### REQUIRED TASK
Copy out the data below as written; omit any images.

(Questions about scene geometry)

[start]

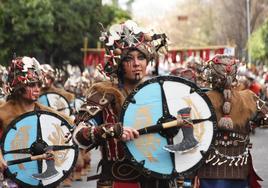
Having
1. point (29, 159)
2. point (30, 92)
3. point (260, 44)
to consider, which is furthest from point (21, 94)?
point (260, 44)

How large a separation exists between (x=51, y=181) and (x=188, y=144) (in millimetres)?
2236

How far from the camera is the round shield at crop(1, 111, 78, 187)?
24.9ft

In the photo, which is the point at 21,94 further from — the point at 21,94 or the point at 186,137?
the point at 186,137

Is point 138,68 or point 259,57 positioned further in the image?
point 259,57

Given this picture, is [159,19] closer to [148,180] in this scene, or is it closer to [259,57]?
[259,57]

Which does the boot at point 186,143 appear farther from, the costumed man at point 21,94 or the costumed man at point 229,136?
the costumed man at point 21,94

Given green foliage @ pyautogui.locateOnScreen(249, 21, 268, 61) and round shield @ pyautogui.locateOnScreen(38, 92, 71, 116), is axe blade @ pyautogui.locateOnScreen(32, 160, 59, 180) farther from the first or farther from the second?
green foliage @ pyautogui.locateOnScreen(249, 21, 268, 61)

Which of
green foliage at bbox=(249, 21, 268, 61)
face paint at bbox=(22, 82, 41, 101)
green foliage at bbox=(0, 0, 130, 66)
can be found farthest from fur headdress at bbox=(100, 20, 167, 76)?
green foliage at bbox=(249, 21, 268, 61)

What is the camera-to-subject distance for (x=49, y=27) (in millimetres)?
34938

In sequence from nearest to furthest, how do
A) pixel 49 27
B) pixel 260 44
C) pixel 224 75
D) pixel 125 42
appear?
pixel 125 42
pixel 224 75
pixel 49 27
pixel 260 44

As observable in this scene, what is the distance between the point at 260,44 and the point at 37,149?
4859 centimetres

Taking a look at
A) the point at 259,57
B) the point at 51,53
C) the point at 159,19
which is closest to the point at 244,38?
the point at 259,57

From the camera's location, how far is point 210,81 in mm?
7816

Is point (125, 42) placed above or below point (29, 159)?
above
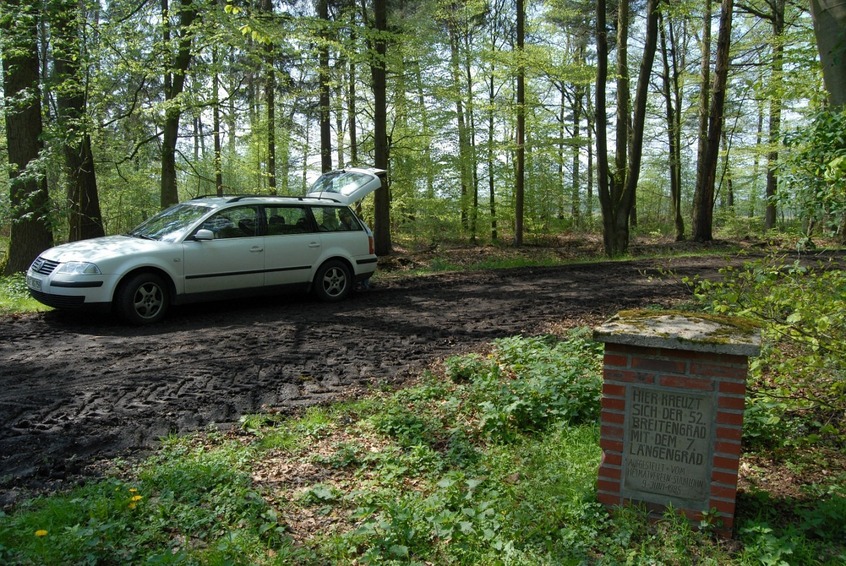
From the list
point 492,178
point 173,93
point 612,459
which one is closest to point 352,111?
point 173,93

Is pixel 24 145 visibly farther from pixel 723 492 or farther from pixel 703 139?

[end]

### WRITTEN SOLUTION
Having
1. point (29, 159)
2. point (30, 92)
3. point (260, 44)
to consider, which is furthest from point (21, 94)?
point (260, 44)

How large a separation exists between (x=51, y=181) and (x=188, y=144) (in millimetres)?
2236

How far from the camera is the round shield at crop(1, 111, 78, 187)?
24.9ft

In the photo, which is the point at 21,94 further from — the point at 21,94 or the point at 186,137?
the point at 186,137

Is point 138,68 or point 259,57 positioned further in the image?
point 259,57

Given this picture, is [159,19] closer to [148,180] in this scene, or is it closer to [259,57]?
[259,57]

Which does the boot at point 186,143 appear farther from, the costumed man at point 21,94 or the costumed man at point 229,136?
the costumed man at point 21,94

Given green foliage @ pyautogui.locateOnScreen(249, 21, 268, 61) and round shield @ pyautogui.locateOnScreen(38, 92, 71, 116), is axe blade @ pyautogui.locateOnScreen(32, 160, 59, 180) farther from the first or farther from the second?
green foliage @ pyautogui.locateOnScreen(249, 21, 268, 61)

Which of
green foliage at bbox=(249, 21, 268, 61)
face paint at bbox=(22, 82, 41, 101)
green foliage at bbox=(0, 0, 130, 66)
can be found farthest from fur headdress at bbox=(100, 20, 167, 76)?
green foliage at bbox=(249, 21, 268, 61)

What is the camera-to-subject distance for (x=49, y=27) (in millimetres)?
34938

In sequence from nearest to furthest, how do
A) pixel 49 27
B) pixel 260 44
C) pixel 224 75
D) pixel 125 42
appear?
pixel 125 42
pixel 224 75
pixel 49 27
pixel 260 44

As observable in this scene, what is the distance between the point at 260,44 and the point at 37,149?
4859 centimetres

Taking a look at
A) the point at 259,57
B) the point at 51,53
C) the point at 159,19
which is closest to the point at 244,38?
the point at 259,57

From the camera's location, how far is point 210,81 in mm?
7816

Is point (125, 42) placed above or below point (29, 159)?
above
From the list
point 492,178
point 173,93
point 612,459
which one is closest to point 352,111?
point 173,93

Is pixel 24 145 visibly farther from pixel 723 492 or farther from pixel 703 139?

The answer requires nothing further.